• _Extrait_:
○ ○ ○

Évidemment, si le principe est simple, sa mise en œuvre se révèle plus complexe. Comme la valorisation du bien et les termes de l’échange, qui doivent être établis par des experts indépendants afin de garantir l’équité entre les parties. Les banques dépositaires jouent d’ailleurs un rôle central dans ces opérations, validant la documentation, les valorisations et la conformité aux exigences réglementaires.
44 apports en nature pour Cronos
En Suisse, quelques fonds, comme Cronos Immo Fund, se sont spécialisés dans les swaps. Ce dernier en a d'ailleurs fait une véritable stratégie de développement et qui en compte aujourd'hui 44 à son actif, pour une valeur d'environ 470 millions de francs, soit un gros tiers des acquisitions du fonds.
Pour les gérants de Cronos, les swaps ont plusieurs avantages. D'abord ils permettent d'assurer une croissance sans passer par une augmentation de capital traditionnelle. Mais surtout, ils donnent accès à des biens immobiliers souvent en dehors du marché classique, qui passent souvent par des transactions off market. Dans un marché sec, ou tous les fonds immobiliers cherchent à croître, c'est un atout non négligeable. Revers de la médaille, conclure en swap est souvent un processus plus complexe qu’une simple vente. Non seulement il faut convaincre le propriétaire privé, pour qui le bien a souvent des Attachés émotionnelles, mais il faut également mettre en place avec lui un véritable partenariat. Car si la transaction se concrétise, ce partenaire va, d'un coup, devenir un investisseur important dans le fonds.

○ ○ ○

• _Données recueillies_:
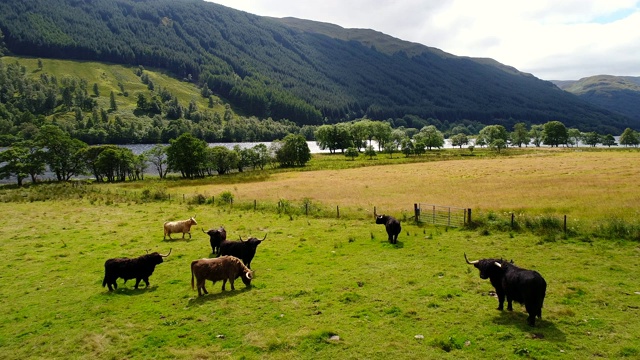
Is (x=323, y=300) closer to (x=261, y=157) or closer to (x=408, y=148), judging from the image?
(x=261, y=157)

○ ○ ○

• _Consignes de l'exercice_:
A. Dans l'extrait sur les swaps immobiliers, relevez tout ce que les banques dépositaires valident au cours de ces opérations.
B. Poursuivez l'extrait sur les swaps immobiliers à la suite de sa dernière phrase.

• _Corrigé des exercices_:
A. La documentation, les valorisations et la conformité aux exigences réglementaires.

B.
Fiscalité, facilité et transmission, les trois atouts du swap pour le vendeur
Les dirigeants de Cronos Finance SA confirment que les clients intéressés par les swap qui sont souvent des propriétaires privés, proches de la retraite, qui se posent des questions sur la transmission de leur patrimoine immobilier, quand aucun des enfants n’est intéressé par la gestion immobilière. Ces propriétaires préfèrent alors apporter leur bien à un fonds, qui leur remet des parts en échange: c’est plus simple et fiscalement plus avantageux.
La fiscalité joue d’ailleurs un rôle important: détenir un bien en direct entraîne souvent des impôts élevés sur la fortune et le revenu. L’apport en nature permet d’optimiser cette charge.
Enfin, une troisième motivation fréquente est la fatigue liée à la gestion directe d’un immeuble. Avec les nouvelles exigences de durabilité et les coûts croissants de rénovation, beaucoup de propriétaires préfèrent transférer cette responsabilité à des institutionnels, qui ont les moyens techniques et financiers de gérer ces défis.
Les caisses de pension, gros réservoir potentiel
Mais les propriétaires privés ne sont pas les seuls intéressés par des apports en nature. Les caisses de pension sont également un gros réservoir potentiel. Les plus petites d’entre elles disposent en effet rarement d’une équipe spécialisée capable de gérer de manière efficiente leur portefeuille immobilier, surtout quand il n'est constitué que de deux ou trois immeubles ce qui n'est pas une taille critique suffisante. Le recours à un fonds professionnel leur permet donc de déléguer cette gestion, voire même d'augmenter la rentabilité de leur parc. Sans oublier la diversification permise par le swap, qui diminue le risque de l'investissement immobilier.
La performance constitue une autre motivation majeure. En transférant leurs biens dans un fonds immobilier, les caisses de pension accèdent indirectement à un levier financier, ce qui améliore le rendement de leur immobilier.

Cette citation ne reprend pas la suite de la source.